Nigeria’s Economy, Others Predicted to Stay on Recovery Path


Solomon Elusoji with agency report

Sub-Saharan Africa will stay on its recovery path next year provided heavyweight economies punch better, a Reuters poll found.

But it stated that the continent would still grow below potential for a part of the world with a growing population. 

A poll of 15 analysts and economists by Reuters, showed that Nigeria, Africa’s biggest economy, would grow 2.6 per cent next year and Kenya would grow 5.8 per cent.

In both cases this would be 0.2 percentage points slower than thought in April. 

“Growth should gain slightly more traction next year, supported by a tendency towards looser monetary policy which will support consumption,” the chief economist for North and West African countries at NKC African Economics, Cobus De Hart said.

Nigerian economic growth accelerated but Kenya’s slowed in the first quarter of the year compared to the same time last year. 

However, even if Ghana’s growth slows as expected to 6.1 per cent in 2020, from 6.5 per cent this year, next year’s performance would still be faster than the six per cent predicted in the last survey. 

Interest rates – in Ghana at 16 per cent, Nigeria at 13.5 per cent and Kenya at nine per cent – were expected to be left unchanged this week, even as they anticipated that the Central Bank of Nigeria would probably ease in September and the other two next year. 

Other major global central banks look set to ease policy soon, the report stated.

Economists largely agreed Sub-Saharan Africa’s growth – which the International Monetary Fund had predicted in April would grow at 3.5 per cent this year – would stay on the recovery path next year. 

South Africa’s Reserve Bank joined other emerging market banks in cutting interest rates last Thursday and De Hart said South Africa would perform slightly better and act as less of a drag on regional growth. 

He included Angola, the third biggest economy in Africa when excluding northern countries such as Egypt and Algeria, as another heavyweight if Nigeria disappoints. 

South Africa – where growth is expected to accelerate to 1.4 per cent next year, from 0.7 per cent in 2019 – has been, alongside Nigeria, a drag on the continent as combined they make up about 50 per cent of Africa’s economy. 

“West Africa is picking up pace nicely, not so much Nigeria though where the rebound is now again looking more fragile.

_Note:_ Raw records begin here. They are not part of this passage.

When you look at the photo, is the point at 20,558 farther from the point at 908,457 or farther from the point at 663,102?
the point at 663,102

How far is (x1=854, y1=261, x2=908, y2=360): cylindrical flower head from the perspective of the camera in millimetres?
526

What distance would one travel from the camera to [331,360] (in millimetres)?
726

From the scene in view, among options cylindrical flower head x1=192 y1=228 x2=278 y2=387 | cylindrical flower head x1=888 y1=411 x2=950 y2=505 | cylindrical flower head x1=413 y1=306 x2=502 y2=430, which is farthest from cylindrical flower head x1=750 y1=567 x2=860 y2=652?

East African growth is seen slowing slightly but will remain very robust from a regional perspective,” said De Hart. 

Zambia has also not been performing well due to a huge debt problem that has weighed on growth prospects. Zambia is expected to grow 3.3 per cent next year, 0.3 percentage points higher than this year but slower than the almost four per cent it grew last year. 

African leaders recently launched a continental free-trade zone after Nigeria finally signed up. If successful, it would unite 1.3 billion people and create a $3.4 trillion economic bloc, ushering in a new era of development. 

But infrastructure bottlenecks have often frustrated efforts to develop an African manufacturing base similar to the Asian tigers. 

“The meaningful impact would take at least 10 years of deliberate implementation,” said Rafiq Raji, chief economist at Macroafricaintel in Lagos. 

There would need to be a greater political will to make the trade pact work and avoid past failures, analysts said. 

“Hurdles remain, with burgeoning youth populations, high unemployment, shrinking global value chains, and increasing deglobalisation. African governments have little choice but to make the AfCTA work,” Raji said.